A costotransversectomy approach is a posterolateral approach to the thoracic spine originally developed for drainage of tuberculous abscesses. It provides unilateral access to the posterior spinal elements, lateral aspect of the vertebral body, and limited access to the anterior aspect of the spinal canal without the need to enter the thoracic cavity (see Fig. 27.4 ). This surgical approach includes resection of the posteromedial portion of the rib and transverse process. The nerve root may be sacrificed proximal to the dorsal root ganglion to facilitate exposure. When extensive vertebral body resection is required, this approach can be performed bilaterally or combined with a transpedicular approach and posterior spinal instrumentation. The costotransversectomy approach can be used for excision of lateral and paracentral thoracic disc herniations and for placement of an anterior column bone graft or fusion cage. A chest tube may be required with this approach if the pleural cavity is inadvertently entered.

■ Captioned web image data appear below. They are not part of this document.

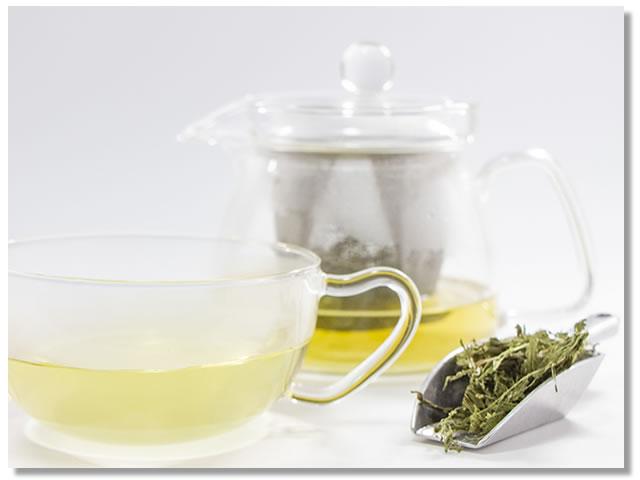 浄活茶の入れ方(2)ポットで蒸らして5分間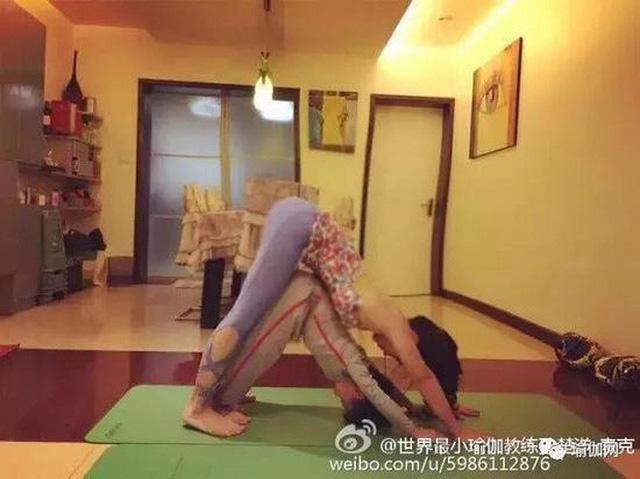 Mới 7 tuổi, cậu bé đáng yêu gây sốt khi trở thành chuyên gia Yoga với hơn 100 học sinh và kiếm được hơn 350 triệu đồng - Ảnh 3.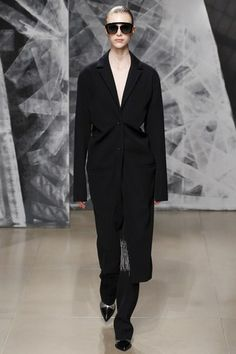 See the complete Jil Sander Fall 2016 Ready-to-Wear collection.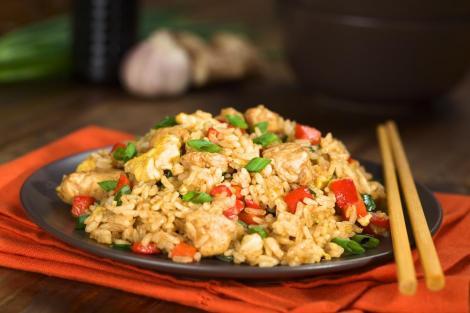 Εύκολο κινέζικο τηγανιτό ρύζι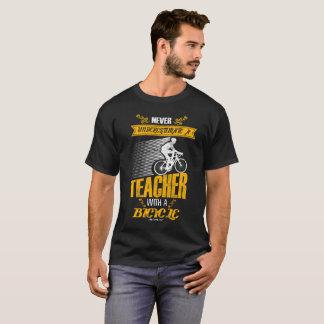 Un profesor con una camiseta de la bicicleta
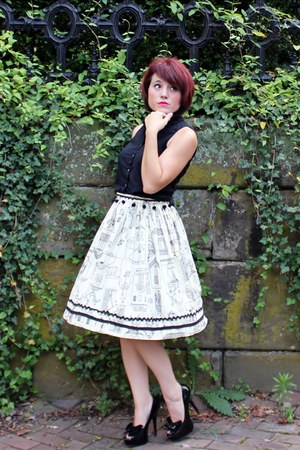 black espirit shirt - eggshell thrifted vintage skirt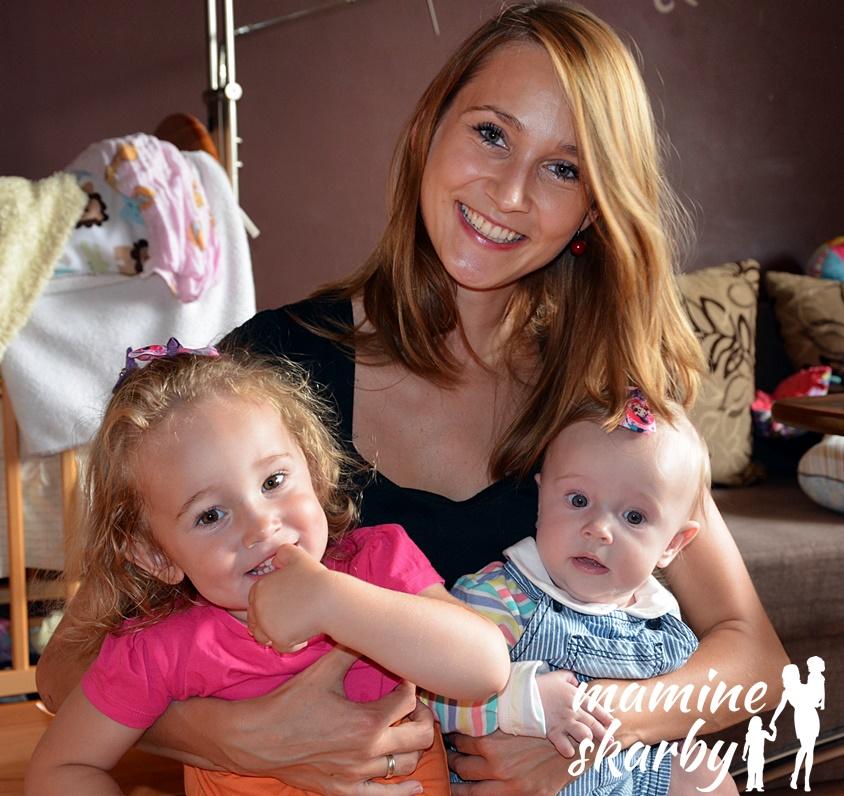 5 miesiąc mama z dziewczynkami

What is a lateral extracavitary approach?

A lateral extracavitary approach is a posterolateral extrapleural approach to the thoracic spine and thoracolumbar junction (see Fig. 27.4 ). It provides greater exposure of the anterior spinal column and anterior aspect of the spinal canal than is achieved with a costotransversectomy. This approach involves removal of portions of the rib, costotransverse joint, facet, and pedicle at the operative level. The exposure achieved is sufficient to permit the excision of central disc herniations, corpectomy, and placement of an anterior strut graft or fusion cage. This approach is generally performed in combination with posterior spinal instrumentation and fusion as it creates significant spinal instability. When this approach is used above T4, mobilization of the scapula improves visualization of the vertebral body.

Describe the posterior paraspinal approach to the lumbar spine.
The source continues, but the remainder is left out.